From the material below, pick out each line that contains the word "does". Treat uppercase and lowercase as different.

•••••

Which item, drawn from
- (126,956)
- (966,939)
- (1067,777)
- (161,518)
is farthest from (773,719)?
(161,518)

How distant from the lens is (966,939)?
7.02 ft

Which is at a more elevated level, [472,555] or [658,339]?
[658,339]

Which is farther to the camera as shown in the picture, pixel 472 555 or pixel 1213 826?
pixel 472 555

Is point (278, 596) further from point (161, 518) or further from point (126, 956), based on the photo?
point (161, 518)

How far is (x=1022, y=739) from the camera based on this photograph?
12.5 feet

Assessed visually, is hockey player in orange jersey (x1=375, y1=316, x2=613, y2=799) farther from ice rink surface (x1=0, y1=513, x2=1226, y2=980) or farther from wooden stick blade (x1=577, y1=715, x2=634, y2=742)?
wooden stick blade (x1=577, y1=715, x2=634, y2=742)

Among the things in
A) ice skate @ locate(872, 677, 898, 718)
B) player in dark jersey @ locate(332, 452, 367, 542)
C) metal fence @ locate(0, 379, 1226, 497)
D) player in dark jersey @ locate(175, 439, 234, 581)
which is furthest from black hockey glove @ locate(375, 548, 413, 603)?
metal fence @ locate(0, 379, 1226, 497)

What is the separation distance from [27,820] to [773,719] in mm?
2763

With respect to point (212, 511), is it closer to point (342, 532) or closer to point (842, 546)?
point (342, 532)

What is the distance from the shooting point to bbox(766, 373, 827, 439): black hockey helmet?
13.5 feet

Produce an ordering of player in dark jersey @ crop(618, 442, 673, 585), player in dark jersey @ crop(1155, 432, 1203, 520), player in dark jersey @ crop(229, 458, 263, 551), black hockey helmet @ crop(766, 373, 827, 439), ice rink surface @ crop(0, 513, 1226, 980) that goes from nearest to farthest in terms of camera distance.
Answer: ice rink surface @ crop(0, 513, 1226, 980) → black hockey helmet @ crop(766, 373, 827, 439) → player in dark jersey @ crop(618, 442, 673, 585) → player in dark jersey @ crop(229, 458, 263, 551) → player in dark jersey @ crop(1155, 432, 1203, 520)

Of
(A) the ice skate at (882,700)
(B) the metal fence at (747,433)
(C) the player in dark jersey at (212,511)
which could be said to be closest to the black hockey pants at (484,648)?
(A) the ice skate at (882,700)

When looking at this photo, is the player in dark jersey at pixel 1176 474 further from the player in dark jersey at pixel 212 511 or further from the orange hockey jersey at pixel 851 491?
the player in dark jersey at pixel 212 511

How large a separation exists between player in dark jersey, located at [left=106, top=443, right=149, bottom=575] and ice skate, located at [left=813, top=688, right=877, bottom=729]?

•••••

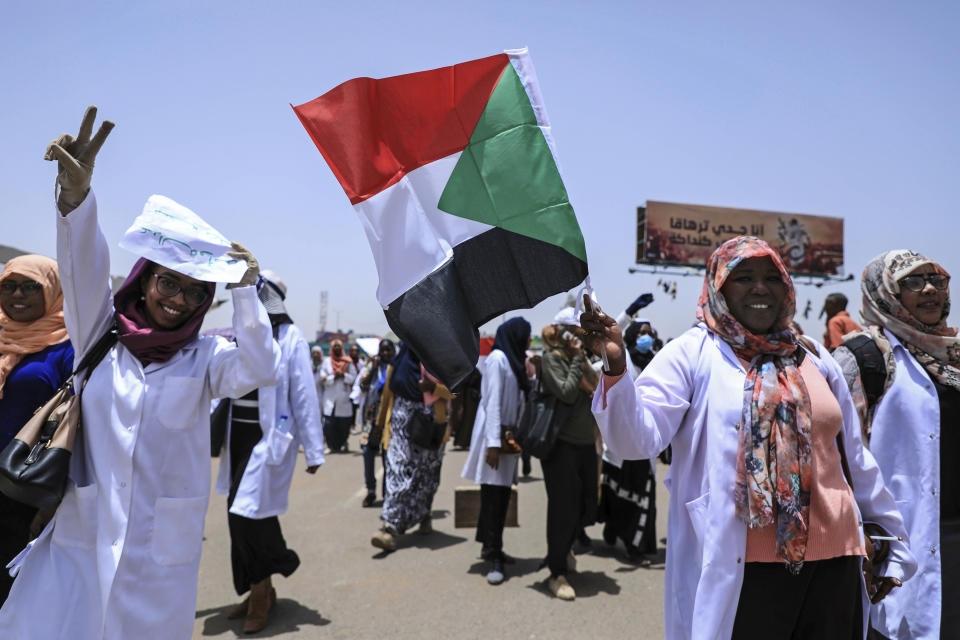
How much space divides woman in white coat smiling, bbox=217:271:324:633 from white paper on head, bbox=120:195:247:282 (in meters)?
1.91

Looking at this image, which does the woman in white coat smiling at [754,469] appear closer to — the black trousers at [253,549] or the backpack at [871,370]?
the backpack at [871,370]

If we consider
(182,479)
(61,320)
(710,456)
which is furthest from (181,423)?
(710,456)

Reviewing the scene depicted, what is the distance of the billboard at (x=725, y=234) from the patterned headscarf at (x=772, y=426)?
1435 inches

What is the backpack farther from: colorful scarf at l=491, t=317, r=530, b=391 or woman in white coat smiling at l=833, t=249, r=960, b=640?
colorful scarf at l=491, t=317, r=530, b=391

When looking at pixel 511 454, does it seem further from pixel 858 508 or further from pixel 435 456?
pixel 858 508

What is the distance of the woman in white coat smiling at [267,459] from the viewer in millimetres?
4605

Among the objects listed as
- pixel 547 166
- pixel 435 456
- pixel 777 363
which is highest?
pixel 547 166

•••••

## Solved problem
Looking at this image, which does the woman in white coat smiling at [754,469] appear closer to — the black trousers at [253,549] or the backpack at [871,370]?
When looking at pixel 511 454, does it seem further from pixel 858 508 or further from pixel 435 456?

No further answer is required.